…………。あれ?

今サラリと思ったけど、あれは――やっぱり黎は、私の中で『すきな人』にカテゴリーされている? だって今、そう思っちゃったし。

……けれど黎は、違うと言った。

私のその感情――黎に抱いているもの――は、生存本能がそうさせるのだと。

……でも、誰かを『すきだ』って思ったの、初めてなんだよ。誰かを、恋愛対象として。

「真紅? どした?」

「………」

どうしよう……どうしようもなくやっぱりすきだ。暁なんかで消えてはくれなかったんだよ。

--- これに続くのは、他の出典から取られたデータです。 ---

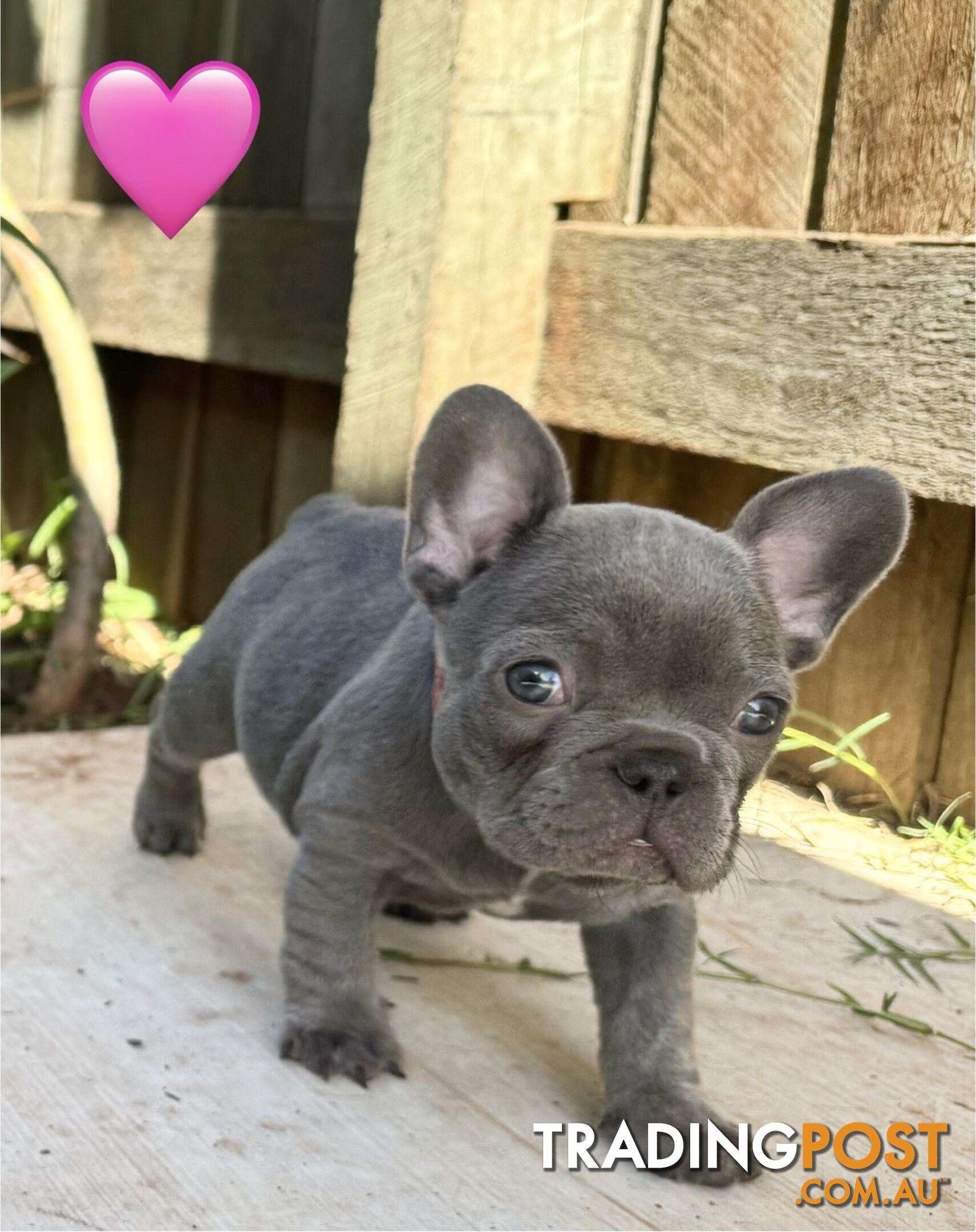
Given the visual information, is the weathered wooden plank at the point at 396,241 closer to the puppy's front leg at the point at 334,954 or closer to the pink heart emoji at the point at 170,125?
the pink heart emoji at the point at 170,125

言われた通りじゃないと言い張りたい。本当に、すきなのだと。大すきなのだと。

一緒にいたいのは最期のときだけじゃなくて――

「真紅―? 大丈夫? どっか痛い?」

「……えっ?」

痛そうな顔をしているのは海雨だった。

私の顔を覗き込んでいる。

「……うん。怪我はしてないよ」

「……真紅?」

私のヘンにに落ち着いた表情と声に、海雨は不安げな声を出した。

「真紅……すきな人でも出来た?」

「……うえっ!?」

いきなり核心を衝かれて、それまでの平静が消えた。海雨は俄然ノリノリだ。

「ねえっ、そうだよねっ? 真紅恋してるよねっ? 誰? あたし知ってる人? もしかして桜城くん? だからあんなこと訊いてきたの?」

矢継ぎ早な質問に、顔が火照るのばかりを感じる。海雨の目は鋭い。

たった今気づいた自分の心は、もう親友に見透かされている。

「~~っ、わ、私飲物買ってくる!」

「あっ! 逃げるなー!」

逃げさせてくれー!

心の中で叫んで、海雨の病室を飛び出した。